Global ETFs to Explore
Investors may find global equity ETFs an effective way to diversify geographically. Beyond the diversification and tax efficiency inherent in ETFs, global equity funds can enhance geographic balance, improve portfolio resilience and potentially strengthen risk-adjusted returns over the long term.
Below, we have highlighted a few ETFs that can help investors broaden global diversification.
Vanguard Total International Stock ETF (VXUS – Free Report)
Vanguard Total International Stock ETF has a basket of 8,794 securities and has major allocations to Japan (15.32%), the U.K. (8.96%) and Canada (8.28%), with Europe (37.57%), Pacific (26.87%) and emerging markets (26.4%) being the major regions where the fund has allocated its assets.
Vanguard Total International Stock ETF has double-digit exposure to financials (22.55%), industrials (15.75%) and technology (14.63%).
Dimensional InternationalCore Equity Market ETF (DFAI – Free Report)
Dimensional International Core Equity Market ETF has a basket of 3,647 securities and has major allocations to Japan (22.75%), Canada (12.63%) and the U.K. (12.38%).
Dimensional International Core Equity Market ETF has double-digit exposure to financials (23.64%) and industrials (19.13%).
Avantis International Equity ETF (AVDE – Free Report)
Avantis International Equity ETF has a basket of 3,301 securities and has major allocations to Japan (21%), the U.K. (13%) and Canada (12%), with Europe (54%), Asia-Pacific (31%) and North America (13%) being the major regions where the fund has allocated its assets.

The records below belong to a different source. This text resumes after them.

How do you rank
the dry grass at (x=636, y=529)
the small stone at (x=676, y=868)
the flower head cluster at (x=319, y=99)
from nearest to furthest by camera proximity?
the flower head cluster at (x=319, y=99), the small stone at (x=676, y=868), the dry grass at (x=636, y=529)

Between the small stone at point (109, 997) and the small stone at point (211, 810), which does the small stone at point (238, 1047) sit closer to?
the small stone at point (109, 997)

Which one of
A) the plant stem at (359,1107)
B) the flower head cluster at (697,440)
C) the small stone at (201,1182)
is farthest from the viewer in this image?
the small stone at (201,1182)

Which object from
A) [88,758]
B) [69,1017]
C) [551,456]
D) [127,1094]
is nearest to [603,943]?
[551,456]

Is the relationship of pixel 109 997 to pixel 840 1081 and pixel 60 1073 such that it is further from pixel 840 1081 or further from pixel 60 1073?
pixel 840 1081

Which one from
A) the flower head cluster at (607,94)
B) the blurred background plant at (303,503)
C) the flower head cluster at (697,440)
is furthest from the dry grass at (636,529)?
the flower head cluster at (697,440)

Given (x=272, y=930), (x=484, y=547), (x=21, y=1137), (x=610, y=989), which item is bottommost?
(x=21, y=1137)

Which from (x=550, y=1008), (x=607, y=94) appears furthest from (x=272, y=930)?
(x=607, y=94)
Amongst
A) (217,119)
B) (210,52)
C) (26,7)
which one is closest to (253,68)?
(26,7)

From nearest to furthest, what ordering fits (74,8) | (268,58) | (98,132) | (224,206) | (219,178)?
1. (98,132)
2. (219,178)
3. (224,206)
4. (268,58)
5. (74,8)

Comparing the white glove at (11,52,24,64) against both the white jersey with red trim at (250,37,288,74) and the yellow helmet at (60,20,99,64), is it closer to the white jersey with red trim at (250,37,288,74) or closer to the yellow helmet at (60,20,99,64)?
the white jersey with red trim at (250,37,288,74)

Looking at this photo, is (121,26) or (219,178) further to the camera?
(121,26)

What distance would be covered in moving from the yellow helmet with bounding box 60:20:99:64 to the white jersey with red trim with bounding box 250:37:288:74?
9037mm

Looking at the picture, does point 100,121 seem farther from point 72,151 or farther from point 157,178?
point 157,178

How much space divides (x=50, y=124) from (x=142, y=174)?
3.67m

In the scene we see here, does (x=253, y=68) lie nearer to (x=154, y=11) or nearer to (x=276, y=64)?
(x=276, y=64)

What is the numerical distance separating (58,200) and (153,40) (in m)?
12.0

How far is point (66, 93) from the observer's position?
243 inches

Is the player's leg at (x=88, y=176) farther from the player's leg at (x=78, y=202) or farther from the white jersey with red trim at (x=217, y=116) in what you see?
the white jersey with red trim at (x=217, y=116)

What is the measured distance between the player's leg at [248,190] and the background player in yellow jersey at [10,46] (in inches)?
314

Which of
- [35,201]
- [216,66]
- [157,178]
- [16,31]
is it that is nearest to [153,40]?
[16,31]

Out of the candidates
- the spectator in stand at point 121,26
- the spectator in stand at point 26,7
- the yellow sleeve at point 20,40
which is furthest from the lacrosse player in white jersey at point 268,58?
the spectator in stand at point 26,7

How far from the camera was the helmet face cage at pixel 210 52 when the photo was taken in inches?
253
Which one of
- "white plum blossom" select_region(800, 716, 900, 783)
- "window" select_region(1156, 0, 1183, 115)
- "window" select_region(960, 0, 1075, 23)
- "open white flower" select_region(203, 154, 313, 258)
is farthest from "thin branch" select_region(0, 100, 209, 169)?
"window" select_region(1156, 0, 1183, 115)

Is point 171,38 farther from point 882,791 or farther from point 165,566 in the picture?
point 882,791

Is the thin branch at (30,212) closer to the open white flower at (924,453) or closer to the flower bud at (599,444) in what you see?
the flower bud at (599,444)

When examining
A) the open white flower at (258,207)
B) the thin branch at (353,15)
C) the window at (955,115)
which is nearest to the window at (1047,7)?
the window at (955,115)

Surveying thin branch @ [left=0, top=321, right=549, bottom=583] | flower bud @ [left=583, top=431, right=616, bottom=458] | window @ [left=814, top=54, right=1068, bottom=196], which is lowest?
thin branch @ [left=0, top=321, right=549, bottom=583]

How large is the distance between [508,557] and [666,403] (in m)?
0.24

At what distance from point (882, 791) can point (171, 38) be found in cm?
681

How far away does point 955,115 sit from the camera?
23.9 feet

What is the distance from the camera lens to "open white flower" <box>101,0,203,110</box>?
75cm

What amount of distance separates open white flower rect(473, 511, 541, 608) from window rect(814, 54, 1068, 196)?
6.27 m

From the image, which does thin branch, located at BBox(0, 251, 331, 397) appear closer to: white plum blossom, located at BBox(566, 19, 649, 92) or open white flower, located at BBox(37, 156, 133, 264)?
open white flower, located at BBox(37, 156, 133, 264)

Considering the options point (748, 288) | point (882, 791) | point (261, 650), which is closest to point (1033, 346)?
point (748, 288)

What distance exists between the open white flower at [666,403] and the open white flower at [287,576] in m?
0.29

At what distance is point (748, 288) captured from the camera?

Avantis International Equity ETF has double-digit exposure to financials (23%), industrials (19%) and materials (13%).
Schwab InternationalEquity ETF (SCHF – Free Report)
Schwab International Equity ETF has a basket of 1,497 securities and has major allocations to Japan (20.71%), the U.K. (12.16%) and Canada (11.01%).
Schwab International Equity ETF has double-digit exposure to financials (24.41%), industrials (18.31%) and information technology (11.32%).
Vanguard FTSE All-World ex-US Index Fund (VEU – Free Report)
Vanguard FTSE All-World ex-US Index Fund has a basket of 3,884 securities and has major allocations to Japan (15.38%), the U.K. (8.89%) and Canada (8.24%), with Europe (37.75%), Pacific (27.04%) and emerging markets (26.35%) being the major regions where the fund has allocated its assets.
Vanguard FTSE All-World ex-US Index Fund has double-digit exposure to financials (23.61%), industrials (15.32%) and technology (15%).
Schwab Fundamental International Equity ETF (FNDF – Free Report)
Schwab Fundamental International Equity ETF has a basket of 907 securities, with major allocations to Japan (22.89%), the U.K. (15.67%) and Canada (9.01%).
Schwab Fundamental International Equity ETF has double-digit exposure to financials (16.64%), industrials (14.91%), energy (13.13%), materials (11.70%) and consumer discretionary (11.17%).